Nunnelly also describes newspaper accounts going back to the 1800s that described “giant” skeletal remains, in one instance discovered in a cave and in another instance in an Indian Mound. Early settlers in Allen County had named an area with a number of caves “Monkey Cave Hollow,” because they claimed that there was a race of “monkeys” that lived in caves there, which they claimed to have hunted to extinction over 100 years ago. However, Nunnelly interviewed a witness who described how he and others in a car one night in 1990 got a real close look at a tall creature who looked like a cross between an orangutan and a Neanderthal. He wondered, could some of these early reports of giant skeletal remains and the creatures of “Monkey Cave Hollow” and other locations all across this state have been what today we refer to as Bigfoot?

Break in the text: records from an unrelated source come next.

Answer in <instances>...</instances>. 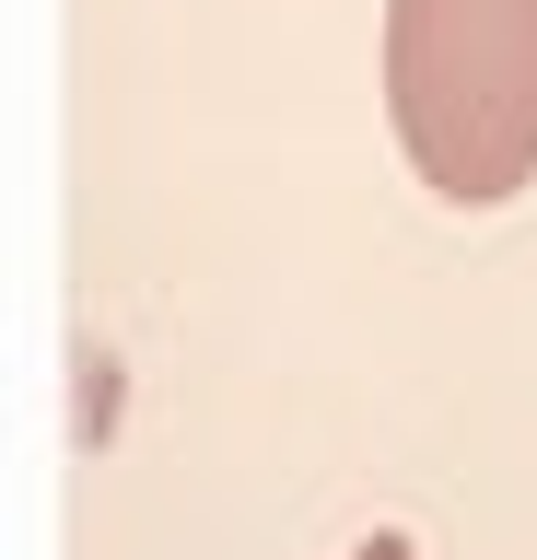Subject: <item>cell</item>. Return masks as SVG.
Listing matches in <instances>:
<instances>
[{
  "label": "cell",
  "mask_w": 537,
  "mask_h": 560,
  "mask_svg": "<svg viewBox=\"0 0 537 560\" xmlns=\"http://www.w3.org/2000/svg\"><path fill=\"white\" fill-rule=\"evenodd\" d=\"M386 117L432 199L537 187V0H386Z\"/></svg>",
  "instance_id": "1"
},
{
  "label": "cell",
  "mask_w": 537,
  "mask_h": 560,
  "mask_svg": "<svg viewBox=\"0 0 537 560\" xmlns=\"http://www.w3.org/2000/svg\"><path fill=\"white\" fill-rule=\"evenodd\" d=\"M351 560H421V549H409V537H362Z\"/></svg>",
  "instance_id": "2"
}]
</instances>
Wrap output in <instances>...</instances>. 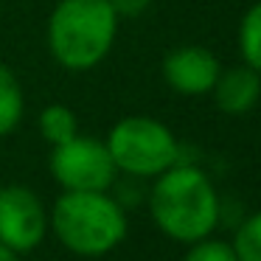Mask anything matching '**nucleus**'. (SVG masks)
Instances as JSON below:
<instances>
[{"label": "nucleus", "instance_id": "obj_1", "mask_svg": "<svg viewBox=\"0 0 261 261\" xmlns=\"http://www.w3.org/2000/svg\"><path fill=\"white\" fill-rule=\"evenodd\" d=\"M149 216L171 242L191 244L216 233L222 222V199L208 171L180 160L152 177Z\"/></svg>", "mask_w": 261, "mask_h": 261}, {"label": "nucleus", "instance_id": "obj_2", "mask_svg": "<svg viewBox=\"0 0 261 261\" xmlns=\"http://www.w3.org/2000/svg\"><path fill=\"white\" fill-rule=\"evenodd\" d=\"M48 227L73 255L101 258L124 244L129 219L110 191H62L48 214Z\"/></svg>", "mask_w": 261, "mask_h": 261}, {"label": "nucleus", "instance_id": "obj_3", "mask_svg": "<svg viewBox=\"0 0 261 261\" xmlns=\"http://www.w3.org/2000/svg\"><path fill=\"white\" fill-rule=\"evenodd\" d=\"M118 20L107 0H59L48 17V51L65 70H93L113 51Z\"/></svg>", "mask_w": 261, "mask_h": 261}, {"label": "nucleus", "instance_id": "obj_4", "mask_svg": "<svg viewBox=\"0 0 261 261\" xmlns=\"http://www.w3.org/2000/svg\"><path fill=\"white\" fill-rule=\"evenodd\" d=\"M104 143L115 169L138 180H152L174 163H180L182 158V146L174 132L152 115L121 118L118 124L110 126Z\"/></svg>", "mask_w": 261, "mask_h": 261}, {"label": "nucleus", "instance_id": "obj_5", "mask_svg": "<svg viewBox=\"0 0 261 261\" xmlns=\"http://www.w3.org/2000/svg\"><path fill=\"white\" fill-rule=\"evenodd\" d=\"M48 169L62 191H110L118 177L107 143L82 132L59 146H51Z\"/></svg>", "mask_w": 261, "mask_h": 261}, {"label": "nucleus", "instance_id": "obj_6", "mask_svg": "<svg viewBox=\"0 0 261 261\" xmlns=\"http://www.w3.org/2000/svg\"><path fill=\"white\" fill-rule=\"evenodd\" d=\"M48 236V208L29 186H0V242L17 255L37 250Z\"/></svg>", "mask_w": 261, "mask_h": 261}, {"label": "nucleus", "instance_id": "obj_7", "mask_svg": "<svg viewBox=\"0 0 261 261\" xmlns=\"http://www.w3.org/2000/svg\"><path fill=\"white\" fill-rule=\"evenodd\" d=\"M222 62L205 45H180L166 54L163 79L180 96H208Z\"/></svg>", "mask_w": 261, "mask_h": 261}, {"label": "nucleus", "instance_id": "obj_8", "mask_svg": "<svg viewBox=\"0 0 261 261\" xmlns=\"http://www.w3.org/2000/svg\"><path fill=\"white\" fill-rule=\"evenodd\" d=\"M214 104L225 115H247L261 98V73H255L247 65L222 68L211 87Z\"/></svg>", "mask_w": 261, "mask_h": 261}, {"label": "nucleus", "instance_id": "obj_9", "mask_svg": "<svg viewBox=\"0 0 261 261\" xmlns=\"http://www.w3.org/2000/svg\"><path fill=\"white\" fill-rule=\"evenodd\" d=\"M25 115L23 85L9 65L0 62V138L12 135Z\"/></svg>", "mask_w": 261, "mask_h": 261}, {"label": "nucleus", "instance_id": "obj_10", "mask_svg": "<svg viewBox=\"0 0 261 261\" xmlns=\"http://www.w3.org/2000/svg\"><path fill=\"white\" fill-rule=\"evenodd\" d=\"M37 126H40V135L48 146H59L73 135H79V121L68 104H48L37 118Z\"/></svg>", "mask_w": 261, "mask_h": 261}, {"label": "nucleus", "instance_id": "obj_11", "mask_svg": "<svg viewBox=\"0 0 261 261\" xmlns=\"http://www.w3.org/2000/svg\"><path fill=\"white\" fill-rule=\"evenodd\" d=\"M239 54L247 68L261 73V0H255L253 6L242 14L239 23Z\"/></svg>", "mask_w": 261, "mask_h": 261}, {"label": "nucleus", "instance_id": "obj_12", "mask_svg": "<svg viewBox=\"0 0 261 261\" xmlns=\"http://www.w3.org/2000/svg\"><path fill=\"white\" fill-rule=\"evenodd\" d=\"M230 244L236 250L239 261H261V208L236 227Z\"/></svg>", "mask_w": 261, "mask_h": 261}, {"label": "nucleus", "instance_id": "obj_13", "mask_svg": "<svg viewBox=\"0 0 261 261\" xmlns=\"http://www.w3.org/2000/svg\"><path fill=\"white\" fill-rule=\"evenodd\" d=\"M180 261H239L236 250L230 242H222V239L205 236L199 242H191Z\"/></svg>", "mask_w": 261, "mask_h": 261}, {"label": "nucleus", "instance_id": "obj_14", "mask_svg": "<svg viewBox=\"0 0 261 261\" xmlns=\"http://www.w3.org/2000/svg\"><path fill=\"white\" fill-rule=\"evenodd\" d=\"M107 3L113 6V12L118 17H141L152 6V0H107Z\"/></svg>", "mask_w": 261, "mask_h": 261}, {"label": "nucleus", "instance_id": "obj_15", "mask_svg": "<svg viewBox=\"0 0 261 261\" xmlns=\"http://www.w3.org/2000/svg\"><path fill=\"white\" fill-rule=\"evenodd\" d=\"M0 261H20V255L14 253V250H9L6 244L0 242Z\"/></svg>", "mask_w": 261, "mask_h": 261}]
</instances>
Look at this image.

There are so many detailed accounts in this book, that it's both fascinating and mind-boggling at the same time.
UFOs Over Florida:
Humanoid and Other Strange Encounters
in the Sunshine State
by Albert S. Rosales
2017, 257 pages, Paperback, US $16.95
Reviewed by Brent Raynes
Hundreds of extraordinary UFO accounts can be researched and investigated in the Sunshine State of Florida, and that's exactly what Florida-based author Albert S. Rosales has done here. Listing his cases in chronological order, Rosales begins in Apalachicola, way back in 1818, when several residents of that community reported a 5 foot tall “baboon.” While some may not wish to mix their Greys, Nordics, and other more common UFO-related alien visitor descriptions with Bigfoot-type stories, the jury is still out on this one, and as you'll read in this book UFO “window” locations like Brooksville had their fair share of both UFO and Bigfoot cases, and over the years a number of respected and prominent ufologists like Stan Gordon, John Keel, and Don Worley speculated on a connection.
Being a fairly seasoned student of ufology myself, I recognized a number of the old classics like Brooksville's contactee John Reeves (who I personally met in 1973), the harrowing James Flynn Everglades encounter, the Norman Chastain (met him too) Blount Island incident, and a few more. But I was pleased and delighted to read of many (the vast majority really) that I was not familiar with. I was intrigued to read of a number of fascinating 1950s contactee type accounts.
Florida has had it all when it comes to UFO encounters and Mr. Rosales has done an excellent job of documenting and assembling in this book so many of these thought-provoking accounts for us to read and ponder.